Problem to solve
Reproduce the following material exactly, including every line.

================================

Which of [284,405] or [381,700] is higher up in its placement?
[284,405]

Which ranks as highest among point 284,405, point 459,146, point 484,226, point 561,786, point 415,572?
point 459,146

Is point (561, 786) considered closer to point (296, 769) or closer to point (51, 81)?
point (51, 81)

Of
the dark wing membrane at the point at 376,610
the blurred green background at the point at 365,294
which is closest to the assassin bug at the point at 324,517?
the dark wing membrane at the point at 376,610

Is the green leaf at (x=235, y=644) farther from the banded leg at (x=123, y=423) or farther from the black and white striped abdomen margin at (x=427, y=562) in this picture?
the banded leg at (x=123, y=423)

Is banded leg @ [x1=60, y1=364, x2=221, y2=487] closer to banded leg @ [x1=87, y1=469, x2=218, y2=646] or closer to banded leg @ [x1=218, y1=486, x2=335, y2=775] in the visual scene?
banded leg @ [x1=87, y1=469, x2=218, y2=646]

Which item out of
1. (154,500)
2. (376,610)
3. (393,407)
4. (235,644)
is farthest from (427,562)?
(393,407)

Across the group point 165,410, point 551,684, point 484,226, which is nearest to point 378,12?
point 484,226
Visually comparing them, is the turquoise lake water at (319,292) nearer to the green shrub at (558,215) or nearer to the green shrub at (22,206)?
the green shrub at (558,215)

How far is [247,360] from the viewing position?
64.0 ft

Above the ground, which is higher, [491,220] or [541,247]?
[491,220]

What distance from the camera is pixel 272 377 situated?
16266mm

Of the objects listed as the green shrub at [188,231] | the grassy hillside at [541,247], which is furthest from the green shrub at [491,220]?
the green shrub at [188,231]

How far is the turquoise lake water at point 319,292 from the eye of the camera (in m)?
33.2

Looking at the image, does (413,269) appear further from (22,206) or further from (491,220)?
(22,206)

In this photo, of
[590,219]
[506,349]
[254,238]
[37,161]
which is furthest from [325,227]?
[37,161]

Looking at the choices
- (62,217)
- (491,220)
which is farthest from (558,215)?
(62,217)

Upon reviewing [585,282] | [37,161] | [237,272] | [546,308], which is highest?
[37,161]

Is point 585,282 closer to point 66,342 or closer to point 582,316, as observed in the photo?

================================

Response
Which of [284,405] or [381,700] is higher up in its placement?
[284,405]

Which ranks as highest among point 284,405, point 459,146, point 484,226, point 561,786, point 415,572?
point 459,146

Is point (561, 786) considered closer to point (296, 769) or closer to point (51, 81)?
point (51, 81)

Of
the dark wing membrane at the point at 376,610
the blurred green background at the point at 365,294
which is closest to the assassin bug at the point at 324,517?
the dark wing membrane at the point at 376,610

Is the green leaf at (x=235, y=644) farther from the banded leg at (x=123, y=423) or farther from the black and white striped abdomen margin at (x=427, y=562) in this picture?
the banded leg at (x=123, y=423)

Is banded leg @ [x1=60, y1=364, x2=221, y2=487] closer to banded leg @ [x1=87, y1=469, x2=218, y2=646] or closer to banded leg @ [x1=218, y1=486, x2=335, y2=775] in the visual scene?
banded leg @ [x1=87, y1=469, x2=218, y2=646]

Which item out of
1. (154,500)
2. (376,610)
3. (393,407)
4. (235,644)
is farthest from (427,562)?
(393,407)

Across the group point 165,410, point 551,684, point 484,226, which is nearest to point 378,12?
point 484,226
Visually comparing them, is the turquoise lake water at (319,292) nearer to the green shrub at (558,215) or nearer to the green shrub at (22,206)?
the green shrub at (558,215)

How far is [247,360] from the viewing position?
64.0 ft

Above the ground, which is higher, [491,220] or [541,247]?
[491,220]

What distance from the camera is pixel 272 377 situated?
16266mm

Of the objects listed as the green shrub at [188,231] | the grassy hillside at [541,247], which is furthest from the green shrub at [491,220]?
the green shrub at [188,231]

How far is the turquoise lake water at point 319,292 from the eye of the camera (in m)?
33.2

Looking at the image, does (413,269) appear further from (22,206) or further from (491,220)?
(22,206)

In this photo, of
[590,219]
[506,349]
[254,238]
[37,161]
which is furthest from [325,227]?
[37,161]

Looking at the choices
- (62,217)
- (491,220)
which is farthest from (558,215)?
(62,217)

Upon reviewing [585,282] | [37,161] | [237,272] | [546,308], which is highest?
[37,161]

Is point 585,282 closer to point 66,342 or closer to point 582,316, as observed in the photo?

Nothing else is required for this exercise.